014 「回転」 ”The Innocents” (1961年 英) ジャック・クレイトン




 「回転」“The Innocents”(1961年 英)です。ご存知ヘンリー・ジェイムズの「ねじの回転」が原作。監督はジャック・クレイトン、脚本はウィリアム・アーチボルドとトルーマン・カポーティ、音楽にジョルジュ・オーリック。出演は家庭教師役にデボラ・カー、子役がマイルスにマーティン・スティーヴンス、フローラにパメラ・フランクリン。

 

 19世紀半ば、家庭教師として雇われたミス・ギデンスは田舎の屋敷に住み込んで、兄妹の世話をすることになります。ところが、屋敷で生活して行くうち、ギデンスは屋上にいるはずのない男の姿を見たり、遠くからこちらを眺める黒衣の若い女性の姿を見たりするようになります。ギデンスは屋敷のことを調べると、自分の前任者のミス・ジェスルが悲惨な最期を遂げたことを知ります。前任の家庭教師とその愛人だった男の幽霊は、ふたりの兄妹に取り憑いているらしく、ギデンスは子供たちを救おうとするのですが・・・。

 

 広大な屋敷はゴシック・ロマンス(ゴシック・ロマンなんて言っちゃダメですよ)の道具立て。主人公は女性で、もともとの住人ではなく、外部からやって来る・・・こうした設定もゴシック・ロマンスの常道をなぞっています。幽霊屋敷ものの「たたり」もそうでしたよね。ついでに言っておくと、身分(階級)も低いので、ほかの登場人物からは見下されます―上の画像でも、家庭教師がそうした立場にあることがあらわされていますよね。

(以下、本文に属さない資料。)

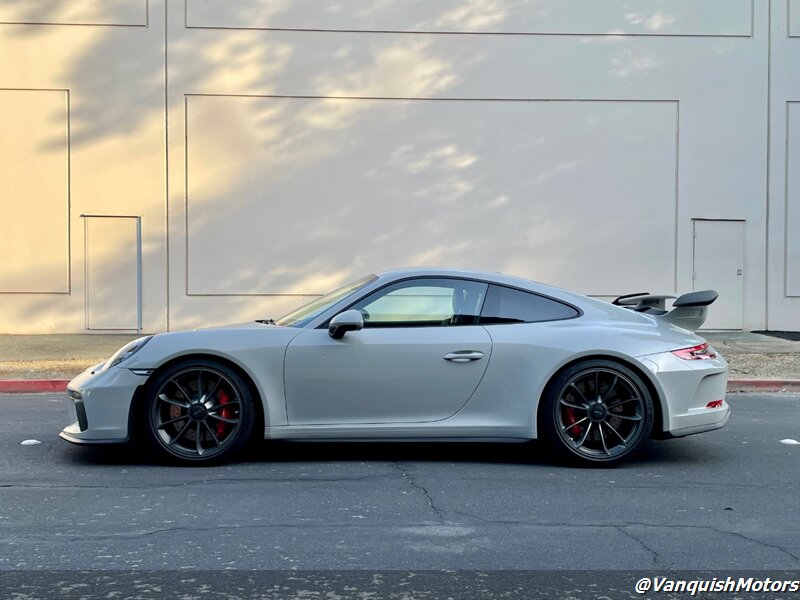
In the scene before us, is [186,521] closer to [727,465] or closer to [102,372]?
[102,372]

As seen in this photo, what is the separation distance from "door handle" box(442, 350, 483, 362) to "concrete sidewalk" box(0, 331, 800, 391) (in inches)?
231

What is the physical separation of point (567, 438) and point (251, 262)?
1100 cm

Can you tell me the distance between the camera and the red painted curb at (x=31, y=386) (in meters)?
10.5

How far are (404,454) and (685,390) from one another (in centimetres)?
200

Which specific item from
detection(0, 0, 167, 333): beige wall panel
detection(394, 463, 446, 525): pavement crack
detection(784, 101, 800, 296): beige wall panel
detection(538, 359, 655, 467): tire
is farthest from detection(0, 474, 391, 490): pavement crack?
detection(784, 101, 800, 296): beige wall panel

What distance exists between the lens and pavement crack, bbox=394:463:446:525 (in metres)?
5.16

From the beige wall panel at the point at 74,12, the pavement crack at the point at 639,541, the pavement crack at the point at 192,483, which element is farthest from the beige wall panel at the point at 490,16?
the pavement crack at the point at 639,541

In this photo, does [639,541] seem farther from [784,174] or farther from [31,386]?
[784,174]

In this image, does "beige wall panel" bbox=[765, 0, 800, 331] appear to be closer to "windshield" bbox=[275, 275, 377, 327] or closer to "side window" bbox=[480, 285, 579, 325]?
"side window" bbox=[480, 285, 579, 325]

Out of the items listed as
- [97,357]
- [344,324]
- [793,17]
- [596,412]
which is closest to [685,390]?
[596,412]

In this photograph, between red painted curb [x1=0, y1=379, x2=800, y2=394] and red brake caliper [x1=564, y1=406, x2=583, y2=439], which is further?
red painted curb [x1=0, y1=379, x2=800, y2=394]

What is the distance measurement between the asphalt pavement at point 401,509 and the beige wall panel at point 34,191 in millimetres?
9672

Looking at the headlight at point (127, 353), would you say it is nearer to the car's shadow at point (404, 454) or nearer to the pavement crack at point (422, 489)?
the car's shadow at point (404, 454)

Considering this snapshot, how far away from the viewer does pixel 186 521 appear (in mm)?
5004
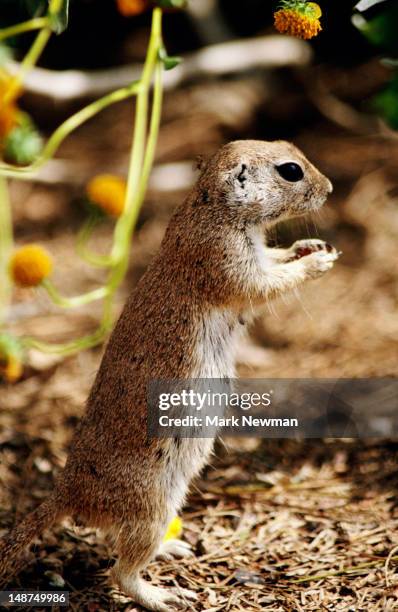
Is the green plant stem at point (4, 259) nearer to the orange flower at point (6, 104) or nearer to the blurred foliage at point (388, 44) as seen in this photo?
the orange flower at point (6, 104)

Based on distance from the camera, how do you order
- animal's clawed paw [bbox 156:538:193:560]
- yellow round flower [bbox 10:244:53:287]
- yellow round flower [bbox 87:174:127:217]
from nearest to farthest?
animal's clawed paw [bbox 156:538:193:560] < yellow round flower [bbox 10:244:53:287] < yellow round flower [bbox 87:174:127:217]

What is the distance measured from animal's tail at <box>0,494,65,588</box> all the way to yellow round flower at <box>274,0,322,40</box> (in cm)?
159

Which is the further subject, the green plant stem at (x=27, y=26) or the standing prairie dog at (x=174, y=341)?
the green plant stem at (x=27, y=26)

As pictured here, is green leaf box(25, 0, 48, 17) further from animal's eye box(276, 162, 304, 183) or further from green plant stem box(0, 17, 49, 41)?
animal's eye box(276, 162, 304, 183)

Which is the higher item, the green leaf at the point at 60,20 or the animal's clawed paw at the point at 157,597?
the green leaf at the point at 60,20

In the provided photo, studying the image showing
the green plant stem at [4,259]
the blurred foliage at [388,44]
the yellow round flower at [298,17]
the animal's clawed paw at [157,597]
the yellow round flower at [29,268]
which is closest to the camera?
the blurred foliage at [388,44]

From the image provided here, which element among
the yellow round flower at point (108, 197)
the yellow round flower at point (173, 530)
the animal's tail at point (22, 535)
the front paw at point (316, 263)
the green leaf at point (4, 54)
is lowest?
the animal's tail at point (22, 535)

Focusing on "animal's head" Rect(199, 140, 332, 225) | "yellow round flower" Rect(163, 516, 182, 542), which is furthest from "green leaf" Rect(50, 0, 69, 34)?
"yellow round flower" Rect(163, 516, 182, 542)

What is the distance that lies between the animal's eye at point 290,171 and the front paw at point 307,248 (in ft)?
0.98

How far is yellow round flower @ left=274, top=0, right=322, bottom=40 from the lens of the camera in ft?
6.86

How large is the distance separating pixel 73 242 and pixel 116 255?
5.22ft

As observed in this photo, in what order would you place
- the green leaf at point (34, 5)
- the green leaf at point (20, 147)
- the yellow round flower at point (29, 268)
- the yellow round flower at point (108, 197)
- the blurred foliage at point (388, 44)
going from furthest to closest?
1. the yellow round flower at point (108, 197)
2. the green leaf at point (20, 147)
3. the yellow round flower at point (29, 268)
4. the green leaf at point (34, 5)
5. the blurred foliage at point (388, 44)

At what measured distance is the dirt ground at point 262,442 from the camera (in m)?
2.57

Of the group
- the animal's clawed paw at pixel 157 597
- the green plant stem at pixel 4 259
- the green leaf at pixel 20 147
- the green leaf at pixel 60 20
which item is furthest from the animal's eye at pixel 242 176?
the green plant stem at pixel 4 259
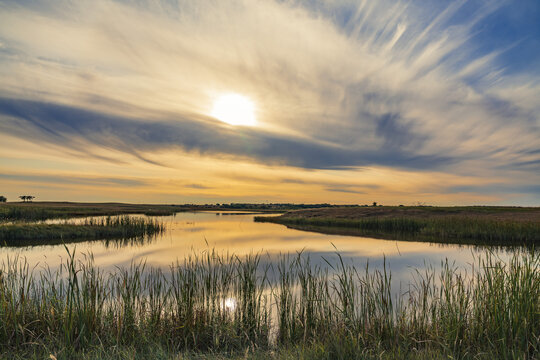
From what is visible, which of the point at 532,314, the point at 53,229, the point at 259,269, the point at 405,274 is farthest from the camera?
the point at 53,229

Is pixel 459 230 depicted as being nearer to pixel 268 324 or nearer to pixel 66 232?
pixel 268 324

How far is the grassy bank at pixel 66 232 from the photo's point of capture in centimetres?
2297

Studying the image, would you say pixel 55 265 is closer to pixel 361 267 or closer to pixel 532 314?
pixel 361 267

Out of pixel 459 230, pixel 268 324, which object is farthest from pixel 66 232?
pixel 459 230

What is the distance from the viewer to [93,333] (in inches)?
223

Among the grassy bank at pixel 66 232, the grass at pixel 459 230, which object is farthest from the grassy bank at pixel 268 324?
the grassy bank at pixel 66 232

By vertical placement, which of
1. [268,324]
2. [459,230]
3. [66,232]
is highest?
[268,324]

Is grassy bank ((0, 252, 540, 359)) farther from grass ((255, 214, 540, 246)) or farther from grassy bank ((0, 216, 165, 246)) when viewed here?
grassy bank ((0, 216, 165, 246))

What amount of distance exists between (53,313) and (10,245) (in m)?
20.8

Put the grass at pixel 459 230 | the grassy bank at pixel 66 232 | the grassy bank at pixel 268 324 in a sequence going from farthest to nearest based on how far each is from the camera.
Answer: the grass at pixel 459 230 → the grassy bank at pixel 66 232 → the grassy bank at pixel 268 324

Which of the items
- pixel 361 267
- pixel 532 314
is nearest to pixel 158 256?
pixel 361 267

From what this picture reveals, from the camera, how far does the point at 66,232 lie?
25250mm

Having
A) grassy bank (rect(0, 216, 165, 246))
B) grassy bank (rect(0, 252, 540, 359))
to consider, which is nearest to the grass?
grassy bank (rect(0, 252, 540, 359))

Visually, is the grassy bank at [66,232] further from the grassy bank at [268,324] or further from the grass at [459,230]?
the grass at [459,230]
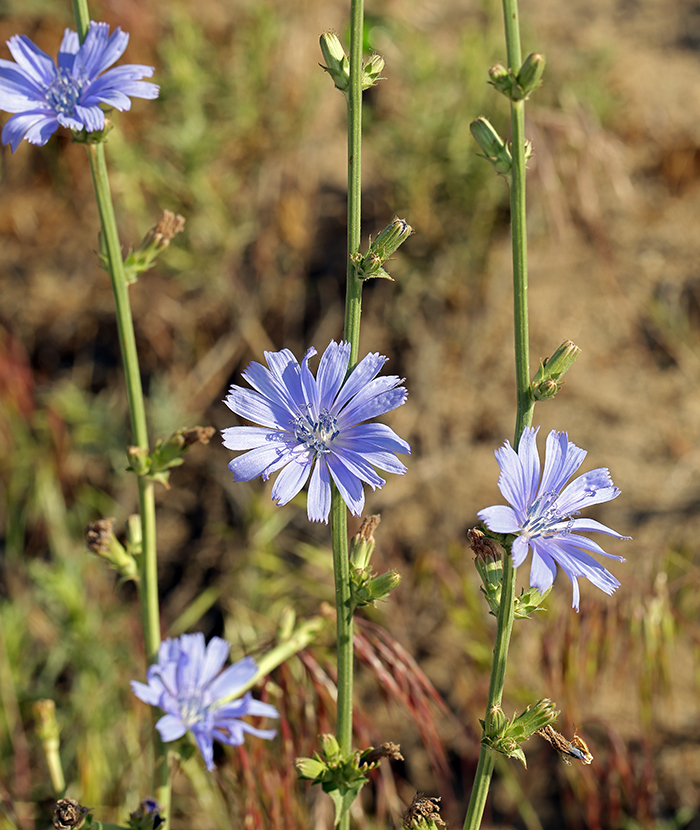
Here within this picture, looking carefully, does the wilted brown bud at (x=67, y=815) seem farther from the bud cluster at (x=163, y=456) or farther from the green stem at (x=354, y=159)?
the green stem at (x=354, y=159)

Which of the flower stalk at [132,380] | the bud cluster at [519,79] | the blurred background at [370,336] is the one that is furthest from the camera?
the blurred background at [370,336]

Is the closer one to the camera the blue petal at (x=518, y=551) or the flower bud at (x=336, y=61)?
the blue petal at (x=518, y=551)

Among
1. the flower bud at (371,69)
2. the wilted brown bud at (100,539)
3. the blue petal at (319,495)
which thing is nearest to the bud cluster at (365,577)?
the blue petal at (319,495)

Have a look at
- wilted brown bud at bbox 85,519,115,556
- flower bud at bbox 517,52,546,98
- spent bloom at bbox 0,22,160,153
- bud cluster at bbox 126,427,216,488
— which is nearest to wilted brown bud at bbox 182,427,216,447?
bud cluster at bbox 126,427,216,488

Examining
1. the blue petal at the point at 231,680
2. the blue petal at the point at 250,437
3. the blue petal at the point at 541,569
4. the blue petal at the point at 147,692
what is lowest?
the blue petal at the point at 147,692

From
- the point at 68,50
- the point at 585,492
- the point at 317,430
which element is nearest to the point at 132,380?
the point at 317,430

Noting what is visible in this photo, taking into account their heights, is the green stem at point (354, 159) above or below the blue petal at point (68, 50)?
below

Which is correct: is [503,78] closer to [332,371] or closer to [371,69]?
[371,69]

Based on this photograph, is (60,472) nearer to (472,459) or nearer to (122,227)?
(122,227)
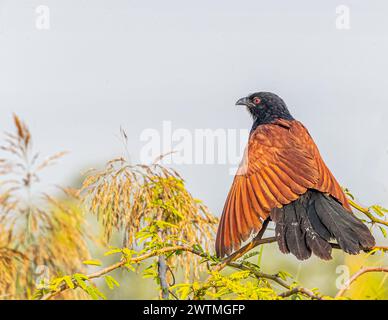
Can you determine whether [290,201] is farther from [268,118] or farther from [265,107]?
[265,107]

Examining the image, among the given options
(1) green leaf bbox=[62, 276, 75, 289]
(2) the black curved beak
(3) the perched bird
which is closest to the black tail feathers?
(3) the perched bird

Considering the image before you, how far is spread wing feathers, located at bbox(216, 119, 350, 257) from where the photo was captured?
2113mm

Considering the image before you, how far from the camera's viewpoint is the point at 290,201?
228 cm

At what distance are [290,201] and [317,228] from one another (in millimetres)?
191

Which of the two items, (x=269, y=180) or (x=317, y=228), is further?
(x=269, y=180)

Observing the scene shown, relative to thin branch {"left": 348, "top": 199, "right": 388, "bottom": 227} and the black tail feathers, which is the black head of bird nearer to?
the black tail feathers

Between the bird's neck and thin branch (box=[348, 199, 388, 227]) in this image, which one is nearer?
thin branch (box=[348, 199, 388, 227])

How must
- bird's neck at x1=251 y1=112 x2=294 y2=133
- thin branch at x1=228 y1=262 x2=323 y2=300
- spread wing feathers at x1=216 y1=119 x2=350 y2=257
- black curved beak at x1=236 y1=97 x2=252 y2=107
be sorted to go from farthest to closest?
black curved beak at x1=236 y1=97 x2=252 y2=107 < bird's neck at x1=251 y1=112 x2=294 y2=133 < spread wing feathers at x1=216 y1=119 x2=350 y2=257 < thin branch at x1=228 y1=262 x2=323 y2=300

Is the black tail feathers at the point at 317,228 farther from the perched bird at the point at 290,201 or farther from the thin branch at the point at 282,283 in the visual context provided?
the thin branch at the point at 282,283

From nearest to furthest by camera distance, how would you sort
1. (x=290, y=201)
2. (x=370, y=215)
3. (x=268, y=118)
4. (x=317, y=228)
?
(x=370, y=215), (x=317, y=228), (x=290, y=201), (x=268, y=118)

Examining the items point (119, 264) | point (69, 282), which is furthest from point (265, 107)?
point (69, 282)

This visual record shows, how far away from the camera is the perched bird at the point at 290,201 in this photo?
1998mm
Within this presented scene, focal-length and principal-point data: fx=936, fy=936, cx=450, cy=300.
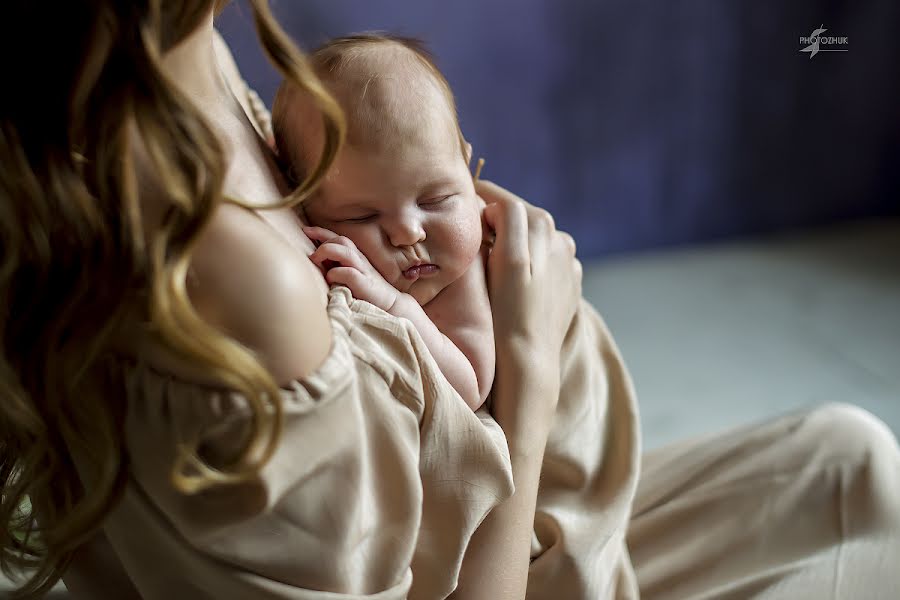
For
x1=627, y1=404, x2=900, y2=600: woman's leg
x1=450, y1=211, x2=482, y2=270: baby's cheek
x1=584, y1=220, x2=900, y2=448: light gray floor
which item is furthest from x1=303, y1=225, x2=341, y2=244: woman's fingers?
x1=584, y1=220, x2=900, y2=448: light gray floor

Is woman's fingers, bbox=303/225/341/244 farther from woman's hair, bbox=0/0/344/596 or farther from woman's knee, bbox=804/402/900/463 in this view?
woman's knee, bbox=804/402/900/463

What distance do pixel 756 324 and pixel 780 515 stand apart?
0.93m

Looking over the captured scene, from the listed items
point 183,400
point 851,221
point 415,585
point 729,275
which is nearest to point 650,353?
point 729,275

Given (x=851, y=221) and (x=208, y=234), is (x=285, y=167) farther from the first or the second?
(x=851, y=221)

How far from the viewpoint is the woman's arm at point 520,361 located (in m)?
0.75

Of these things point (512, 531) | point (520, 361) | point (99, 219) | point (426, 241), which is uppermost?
point (99, 219)

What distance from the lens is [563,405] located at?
2.96 ft

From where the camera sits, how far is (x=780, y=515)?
3.01 feet

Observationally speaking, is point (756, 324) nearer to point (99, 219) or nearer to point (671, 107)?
point (671, 107)

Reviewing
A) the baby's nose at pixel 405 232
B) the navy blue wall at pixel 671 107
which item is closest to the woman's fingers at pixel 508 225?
the baby's nose at pixel 405 232

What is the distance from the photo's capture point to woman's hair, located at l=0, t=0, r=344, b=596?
0.53m

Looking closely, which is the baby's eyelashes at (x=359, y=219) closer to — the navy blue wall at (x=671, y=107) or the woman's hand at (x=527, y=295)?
the woman's hand at (x=527, y=295)

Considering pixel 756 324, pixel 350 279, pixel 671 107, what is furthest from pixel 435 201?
pixel 671 107

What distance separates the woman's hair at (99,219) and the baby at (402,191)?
0.19 metres
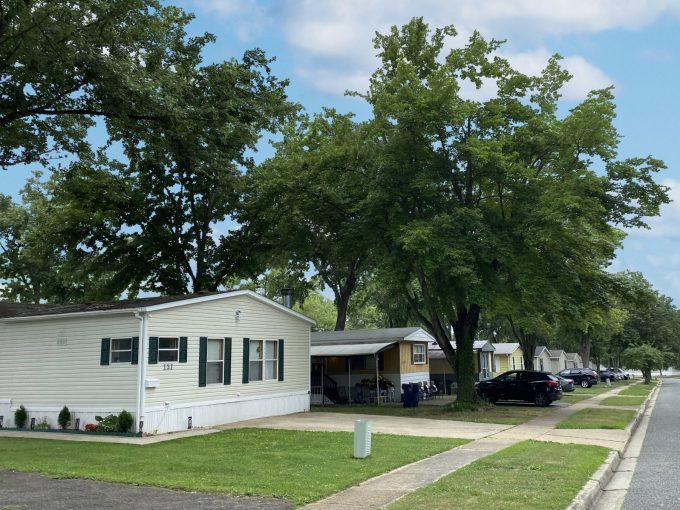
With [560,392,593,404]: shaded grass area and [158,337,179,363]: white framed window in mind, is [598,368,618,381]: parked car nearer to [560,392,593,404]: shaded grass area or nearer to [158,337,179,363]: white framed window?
[560,392,593,404]: shaded grass area

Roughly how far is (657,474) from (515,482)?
128 inches

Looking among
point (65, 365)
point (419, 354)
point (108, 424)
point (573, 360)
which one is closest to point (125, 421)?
point (108, 424)

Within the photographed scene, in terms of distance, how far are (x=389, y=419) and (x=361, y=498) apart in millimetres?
11839

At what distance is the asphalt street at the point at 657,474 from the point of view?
814 cm

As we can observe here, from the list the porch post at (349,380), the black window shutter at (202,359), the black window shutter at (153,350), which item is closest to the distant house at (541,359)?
the porch post at (349,380)

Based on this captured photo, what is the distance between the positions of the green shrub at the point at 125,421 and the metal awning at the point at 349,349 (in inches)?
503

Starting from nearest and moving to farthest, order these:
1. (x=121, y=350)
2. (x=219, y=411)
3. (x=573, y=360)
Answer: (x=121, y=350) < (x=219, y=411) < (x=573, y=360)

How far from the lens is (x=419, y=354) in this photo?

 はじめに申し上げておきたいのは、映画としてたいへん上質であること。モノクロ映像も美しく、光や影の扱い、その陰影感は卓越したもの。さらに、そこに映し出されたものは必要十分に意味深く見えて、撮影技法に関しては、まったく申し分のない出来です。ただし・・・


 

 「ねじの回転」といえば近代以降の怪奇小説を語るときには、必ずその名が出てくる名作の映画化です。細部に関しては、若干の変更はあるものの原作にはほぼ忠実、DVDのケース裏にも「原作の精神に忠実」と書いてあります。でもね、映像で観てしまうと、肝心のところが、やはり・・・幽霊のことなんですけどね、見えすぎちゃうというか・・・もちろん映してしまえば見えるに決まっているんですが、つまり、「曖昧」ではなくなってしまうんです。いや、顔の表情なんかはわからない程度に、上手い具合に映してはいるんですが、これを家庭教師の妄想であると解釈する根拠は感じにくいんですね。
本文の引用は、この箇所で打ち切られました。